Aussi loquace qu’un iguane, Juan Martin Del Potro (No 4) à la suite de son élimination prématurée en 8es de finale et cinq manches (5-7 6-4 7-5 5-7 6-3 en 4h58’) face à Marin Cilic (No 14), le serveur-volleyeur croate qui avait déjà fait tomber Fabrice Santoro, Bernard Tomic et Stanislas Wawrinka.

Handicapé par son poignet et son pied droits, qui le font souffrir depuis le début de la quinzaine, le vainqueur argentin du dernier US Open et finaliste du Masters de Londres se bornera à dire: «Il a été meilleur que moi, surtout au service.

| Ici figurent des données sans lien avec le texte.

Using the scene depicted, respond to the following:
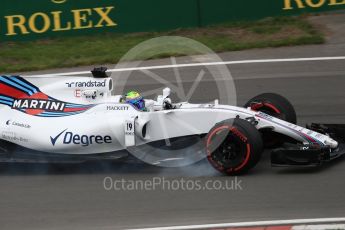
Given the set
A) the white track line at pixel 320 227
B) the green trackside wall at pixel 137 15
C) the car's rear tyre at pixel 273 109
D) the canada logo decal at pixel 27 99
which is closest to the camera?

Mon corps entier me fait mal, je vais rentrer à la maison et consulter mes médecins. Il faut que je retrouve rapidement la forme.»

Au fond, une bonne nouvelle pour Roger Federer, battu justement par Del Potro en finale à New York. Un sérieux rival de moins sur la route du titre, ici à Melbourne. Samedi, l’express bâlois avait mis trois sets (6-3 6-4 6-4) et 1h48’ pour expédier l’Espagnol Albert Montanés, tête de série No 31, principalement réputé pour son jeu de fond court peu compétitif sur une surface semi-rapide tel que le plexicushion de Melbourne. Commentaire du vainqueur, «Je me sens frais, physiquement au top pour élever mon niveau de jeu en deuxième semaine, face à des joueurs plus capés. Et il le faudra, car ils sont toujours davantage à pouvoir remporter un Grand Chelem. Bon, cela dit, on ne doit pas oublier qu’en tennis, la victoire ne s’offre jamais facilement, même en trois sets, ni que l’on peut se révéler excellent un jour et commettre des horreurs le lendemain.»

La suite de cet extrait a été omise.